──────── Extracted data ────────

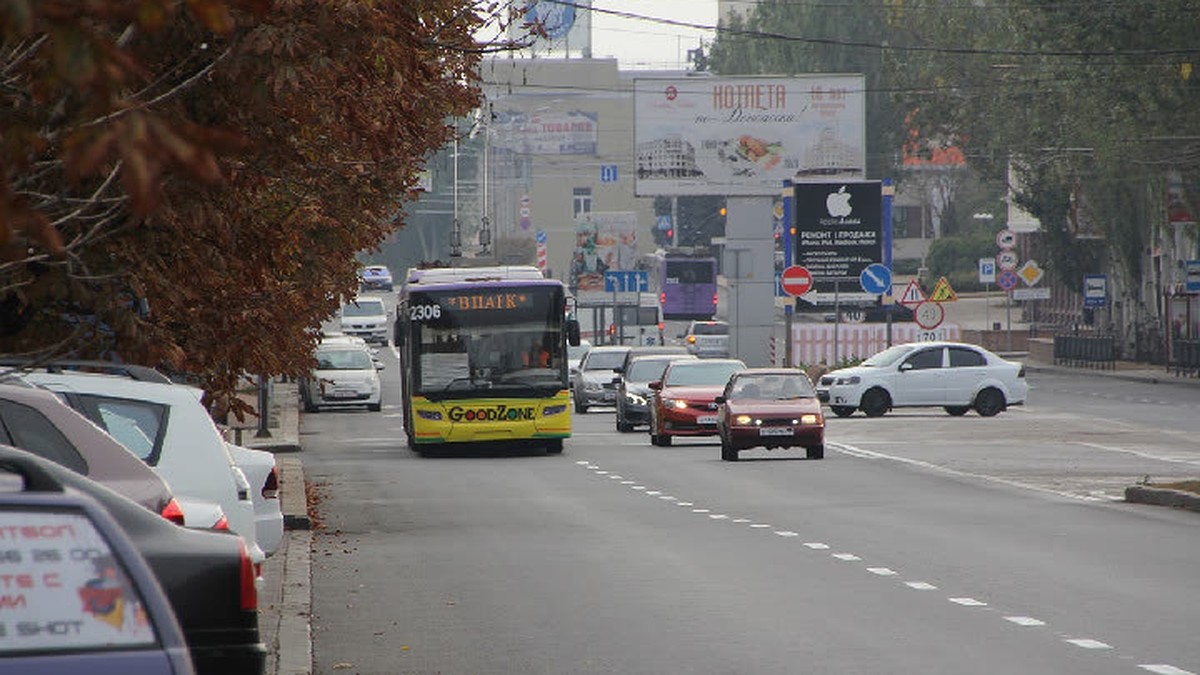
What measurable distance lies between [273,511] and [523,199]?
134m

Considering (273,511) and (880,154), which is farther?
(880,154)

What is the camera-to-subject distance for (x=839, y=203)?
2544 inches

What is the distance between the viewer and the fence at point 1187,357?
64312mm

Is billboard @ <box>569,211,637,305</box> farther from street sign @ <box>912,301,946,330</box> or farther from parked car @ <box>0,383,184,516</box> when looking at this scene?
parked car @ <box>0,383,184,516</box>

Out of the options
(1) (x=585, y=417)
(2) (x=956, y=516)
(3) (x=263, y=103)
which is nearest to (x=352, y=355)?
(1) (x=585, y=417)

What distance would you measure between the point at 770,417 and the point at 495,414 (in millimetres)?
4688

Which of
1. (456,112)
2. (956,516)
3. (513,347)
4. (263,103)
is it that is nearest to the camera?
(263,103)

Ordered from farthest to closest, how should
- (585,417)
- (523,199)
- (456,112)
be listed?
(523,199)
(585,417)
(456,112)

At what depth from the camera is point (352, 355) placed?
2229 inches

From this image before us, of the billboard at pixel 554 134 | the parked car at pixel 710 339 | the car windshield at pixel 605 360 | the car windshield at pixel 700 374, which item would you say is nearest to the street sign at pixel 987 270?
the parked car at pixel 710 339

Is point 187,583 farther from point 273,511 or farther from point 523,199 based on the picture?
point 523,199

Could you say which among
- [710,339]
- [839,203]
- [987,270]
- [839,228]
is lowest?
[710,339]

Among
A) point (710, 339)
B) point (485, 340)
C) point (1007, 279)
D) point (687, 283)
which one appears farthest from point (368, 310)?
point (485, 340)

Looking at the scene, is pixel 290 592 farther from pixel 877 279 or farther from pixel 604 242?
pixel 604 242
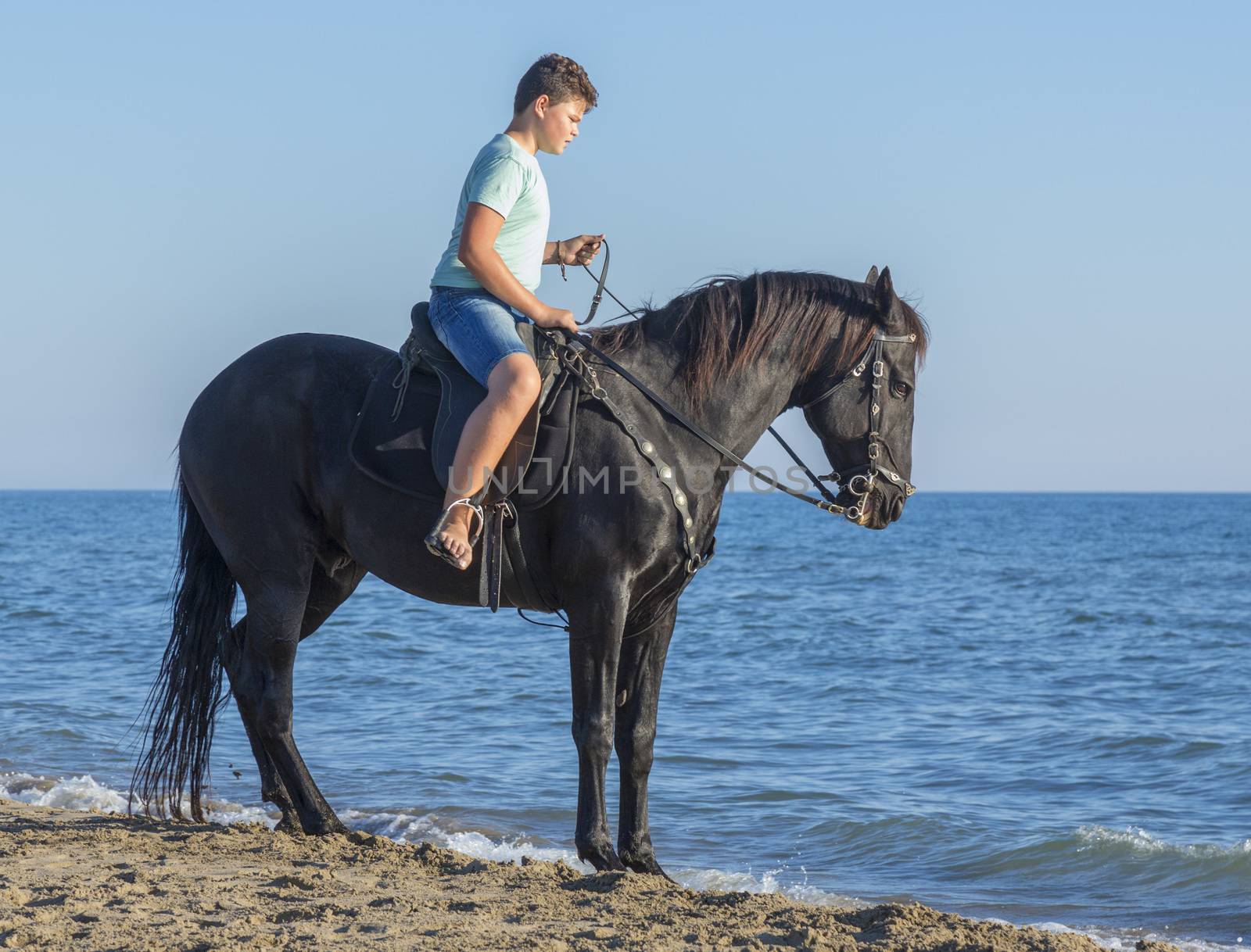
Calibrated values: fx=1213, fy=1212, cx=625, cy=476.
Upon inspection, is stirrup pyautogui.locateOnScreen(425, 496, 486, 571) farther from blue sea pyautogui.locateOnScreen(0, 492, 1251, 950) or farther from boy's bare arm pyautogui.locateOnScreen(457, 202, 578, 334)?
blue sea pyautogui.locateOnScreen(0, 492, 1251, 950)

────────

(Requirements) Exactly those lines that run from the line holding "Considering (273,511) and" to the end of the listing above, both included, are to be reproduced, with pictures left out.

(Solution)
Considering (273,511) and (880,154), which is farther?
(880,154)

What is the camera-to-subject distance for (x=839, y=203)?
2544 inches

What is the distance between the viewer and the fence at point 1187,357?
64312mm

Is billboard @ <box>569,211,637,305</box> farther from street sign @ <box>912,301,946,330</box> or farther from parked car @ <box>0,383,184,516</box> when looking at this scene?
parked car @ <box>0,383,184,516</box>

Out of the options
(1) (x=585, y=417)
(2) (x=956, y=516)
(3) (x=263, y=103)
which is nearest to (x=352, y=355)?
(1) (x=585, y=417)

What distance would you measure between the point at 770,417 and the point at 495,414 (in millimetres)?
4688

Which of
1. (456,112)
2. (956,516)
3. (513,347)
4. (263,103)
is it that is nearest to the camera?
(263,103)

Ordered from farthest to closest, how should
- (585,417)
- (523,199)
- (456,112)
be listed?
(523,199)
(585,417)
(456,112)

At what depth from the camera is point (352, 355) placed?
2229 inches

From this image before us, of the billboard at pixel 554 134 | the parked car at pixel 710 339 | the car windshield at pixel 605 360 | the car windshield at pixel 700 374, which item would you say is nearest to the street sign at pixel 987 270?
the parked car at pixel 710 339

Is point 187,583 farther from point 273,511 or farther from point 523,199 based on the picture?
point 523,199

Could you say which among
- [710,339]
- [839,203]
- [987,270]
- [839,228]
is lowest?
[710,339]

Among
A) point (710, 339)
B) point (485, 340)
C) point (1007, 279)
D) point (687, 283)
which one appears farthest from point (368, 310)?
point (485, 340)

Looking at the scene, is pixel 290 592 farther from pixel 877 279 or farther from pixel 604 242?
pixel 604 242
Calibrated values: fx=1213, fy=1212, cx=625, cy=476.
Upon inspection, is stirrup pyautogui.locateOnScreen(425, 496, 486, 571) farther from blue sea pyautogui.locateOnScreen(0, 492, 1251, 950) or farther from boy's bare arm pyautogui.locateOnScreen(457, 202, 578, 334)?
blue sea pyautogui.locateOnScreen(0, 492, 1251, 950)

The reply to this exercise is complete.